GREENER PASTURES: Hindsight can seem to Curse as well as Bless.

Hindsight can seem to curse as well as to bless us. It can demoralize as well as instruct us. Neutrality toward our past is an illusion.

Look back to learn rather than to criticize yourself. Know your history, so you can avoid making the same wrong turns of the past..
Look back to learn rather than to criticize yourself. Know your history, so you can avoid making the same wrong turns of the past.. (Getty Images/iStockphoto Free photo)

Hindsight can seem to curse as well as to bless. It can demoralize as well as instruct us. Foresight is a mere educated guess, and remains susceptible to error and the fickle turnings of the unexpected. We need to have faith that we will learn from, get through and find good in whatever comes.

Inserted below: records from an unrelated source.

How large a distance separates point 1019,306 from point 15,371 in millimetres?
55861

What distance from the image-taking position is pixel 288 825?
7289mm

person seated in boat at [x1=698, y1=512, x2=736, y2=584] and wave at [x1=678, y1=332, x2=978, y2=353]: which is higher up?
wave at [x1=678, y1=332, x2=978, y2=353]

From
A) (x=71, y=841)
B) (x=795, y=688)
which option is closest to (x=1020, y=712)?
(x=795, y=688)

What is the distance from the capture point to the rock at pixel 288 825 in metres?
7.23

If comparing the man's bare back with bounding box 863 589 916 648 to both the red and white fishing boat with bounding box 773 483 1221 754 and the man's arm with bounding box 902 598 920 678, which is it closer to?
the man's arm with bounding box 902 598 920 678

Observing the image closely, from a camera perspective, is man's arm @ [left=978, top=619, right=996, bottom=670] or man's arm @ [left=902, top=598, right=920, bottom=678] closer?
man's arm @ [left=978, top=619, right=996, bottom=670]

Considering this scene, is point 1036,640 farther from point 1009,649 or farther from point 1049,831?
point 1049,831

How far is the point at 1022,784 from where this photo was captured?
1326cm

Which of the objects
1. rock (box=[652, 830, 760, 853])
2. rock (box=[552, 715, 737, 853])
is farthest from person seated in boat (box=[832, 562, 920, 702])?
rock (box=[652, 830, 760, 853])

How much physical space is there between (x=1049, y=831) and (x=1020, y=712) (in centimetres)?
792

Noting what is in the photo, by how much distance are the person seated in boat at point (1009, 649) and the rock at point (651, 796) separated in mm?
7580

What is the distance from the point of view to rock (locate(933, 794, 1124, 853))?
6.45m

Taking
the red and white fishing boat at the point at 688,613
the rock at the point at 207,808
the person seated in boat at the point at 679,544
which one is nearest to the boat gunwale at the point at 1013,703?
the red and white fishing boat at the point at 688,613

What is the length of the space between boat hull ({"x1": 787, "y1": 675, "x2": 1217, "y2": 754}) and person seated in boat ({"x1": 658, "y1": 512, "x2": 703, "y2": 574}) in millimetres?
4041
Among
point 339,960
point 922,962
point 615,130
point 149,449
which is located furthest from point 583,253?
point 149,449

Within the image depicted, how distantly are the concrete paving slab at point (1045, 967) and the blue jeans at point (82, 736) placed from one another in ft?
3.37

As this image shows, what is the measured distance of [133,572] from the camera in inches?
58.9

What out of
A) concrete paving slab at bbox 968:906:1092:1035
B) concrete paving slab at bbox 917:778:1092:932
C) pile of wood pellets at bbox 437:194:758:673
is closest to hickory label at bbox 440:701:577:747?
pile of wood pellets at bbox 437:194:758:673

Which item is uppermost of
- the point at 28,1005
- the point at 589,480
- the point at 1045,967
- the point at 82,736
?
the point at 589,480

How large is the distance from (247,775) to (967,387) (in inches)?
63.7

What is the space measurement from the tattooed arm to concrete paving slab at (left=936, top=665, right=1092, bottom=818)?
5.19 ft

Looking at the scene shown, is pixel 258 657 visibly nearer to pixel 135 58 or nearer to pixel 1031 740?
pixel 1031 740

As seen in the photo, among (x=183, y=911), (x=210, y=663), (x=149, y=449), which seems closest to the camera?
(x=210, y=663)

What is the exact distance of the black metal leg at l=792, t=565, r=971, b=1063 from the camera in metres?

Whenever we reflect on our past, we do so with a decided attitude toward it. Neutrality is an illusion. Our attitude determines how we see what we remember. And our memory itself is selective and not to be completely trusted; it will play back only those selections we want to remember. When we look back, we do so either in a positive or negative frame of mind. We are geared to see the good or the reprehensible, perhaps to find grounds either for solace or for guilt, for thankfulness or regret, for forgiveness or resentment.

Whatever you look to see, you will likely find in abundance. Want to examine your failures? They are there. Your successes? They are there as well.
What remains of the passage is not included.